It should surprise no one that Serkis, the leading go-to guy for CGI
work from Gollum to the Planet apes, lends Haddock incredible
expressions, but I didn’t know he could put a film on his shoulders. I
also didn’t know that devastating alcoholism could be so amusing. Booze
is to Haddock what spinach is to Popeye, something that should raise the
ire of AA types.
As soon as Haddock is introduced, we start to care. Then The Adventures of Tintin takes off and Spielberg brings us the most inspired action sequences since Inception:
Epic, funny, Rube Goldberg-style cavalcades of comic chaos and
destruction that honestly thrill and make fine use of 3-D technology
without engaging in overtly cheesy camera tricks. It may be classic
Spielbergian spectacle more than Hergé understatement, but damn it feels
good, whether you’re familiar with Tintin or not. PG.

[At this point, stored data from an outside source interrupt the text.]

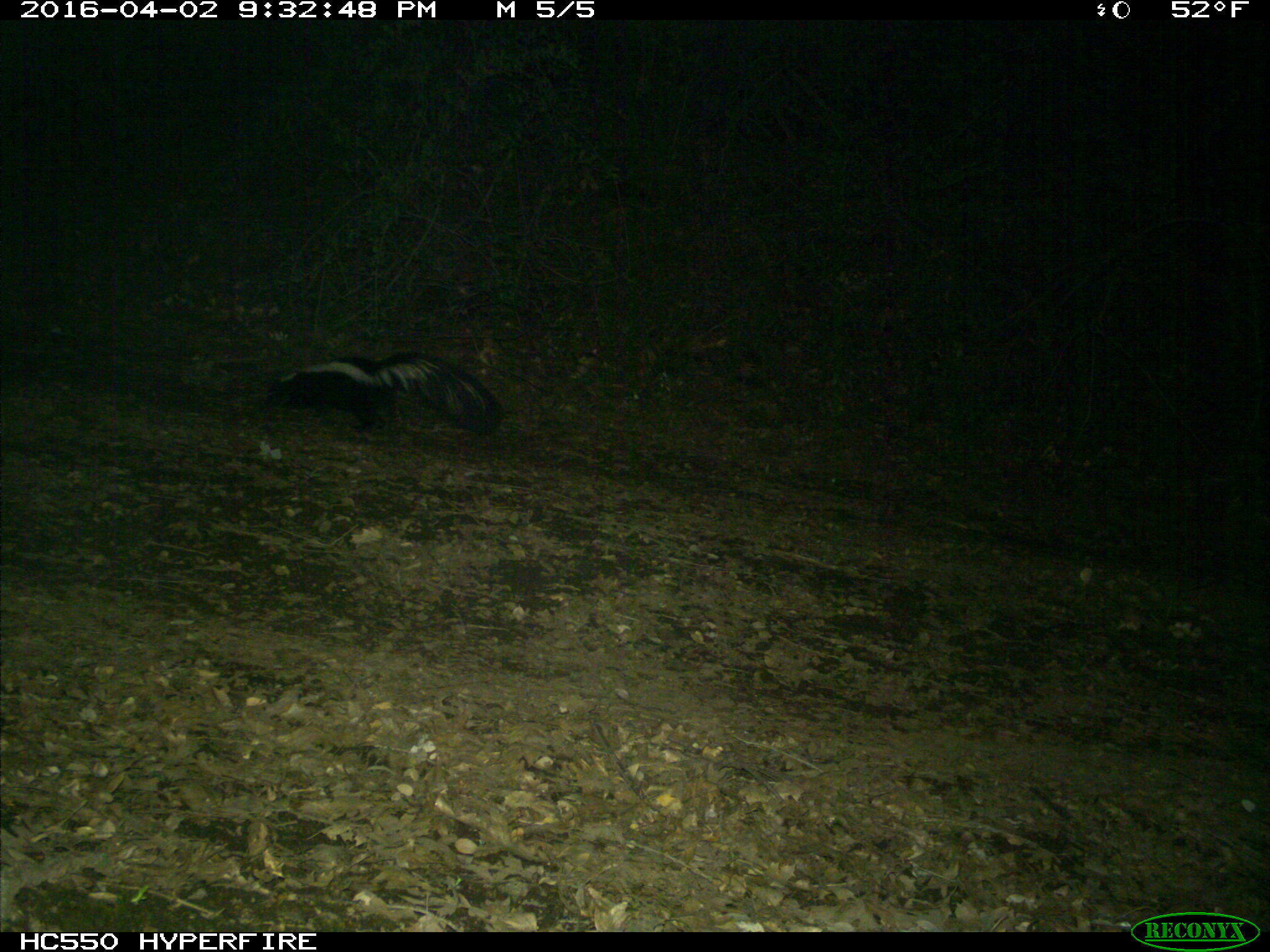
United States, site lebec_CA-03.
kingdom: Animalia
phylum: Chordata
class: Mammalia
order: Carnivora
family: Mephitidae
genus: Mephitis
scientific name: Mephitis mephitis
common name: striped skunk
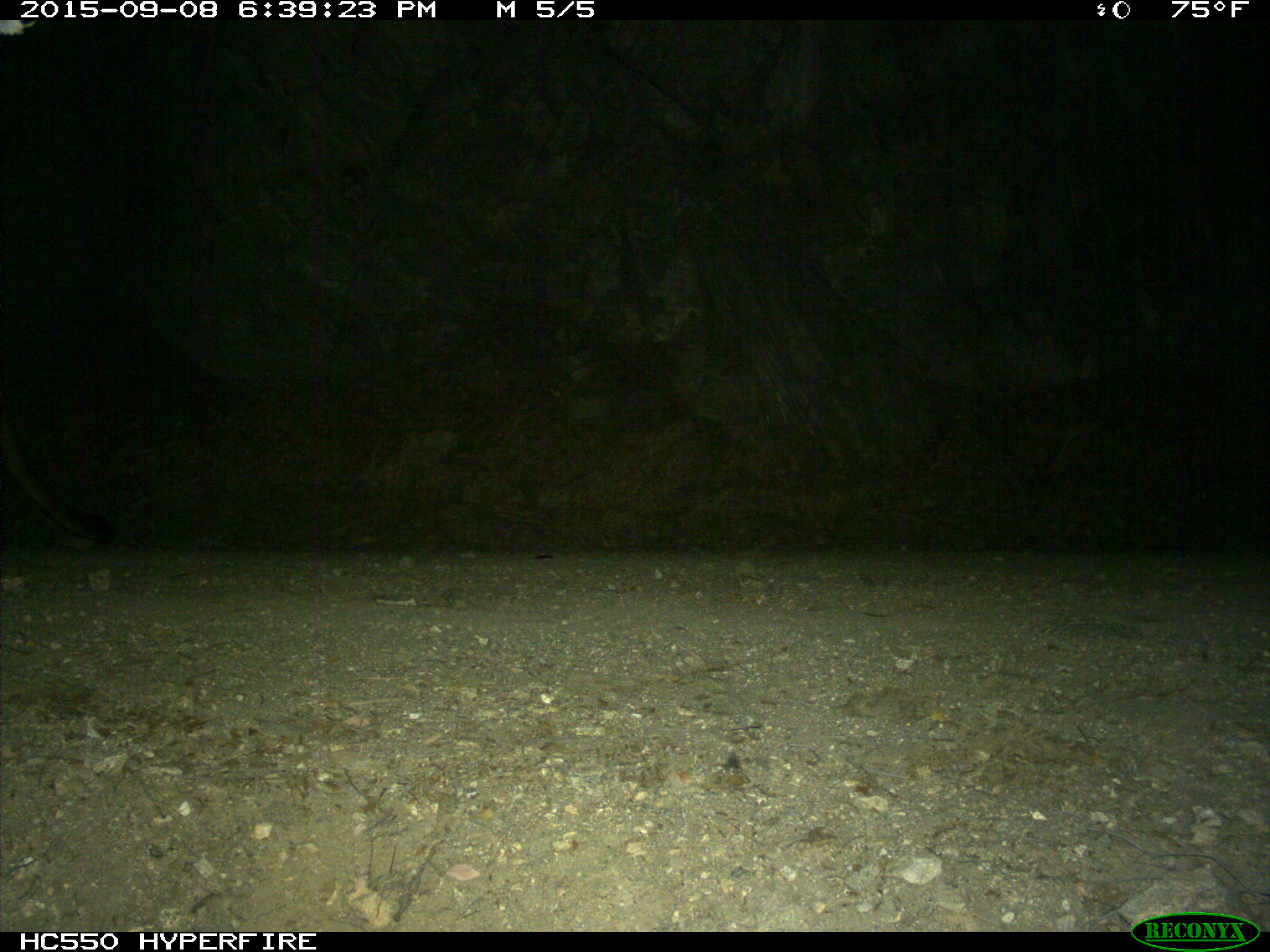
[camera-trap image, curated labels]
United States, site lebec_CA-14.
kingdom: Animalia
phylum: Chordata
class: Mammalia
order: Carnivora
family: Felidae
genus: Puma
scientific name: Puma concolor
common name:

82 SEE IT: The Adventures of Tintin
opens Wednesday, Dec. 21, at Cedar Hills, Clackamas, Eastport,
Cinetopia, Cornelius, Pioneer Place, Cinema 99, City Center, Division,
Evergreen, Hilltop, Lloyd Mall, Movies on TV, Sherwood, Tigard,
Wilsonville and Sandy.
"Booze is to Haddock what spinach is to Popeye, something that should raise the ire of AA types."
Actually in my experience AA members really don't care whether someone else drinks or not unless that person also wants to quit.
AA isn't a temperance society.
You must have them confused with someone else.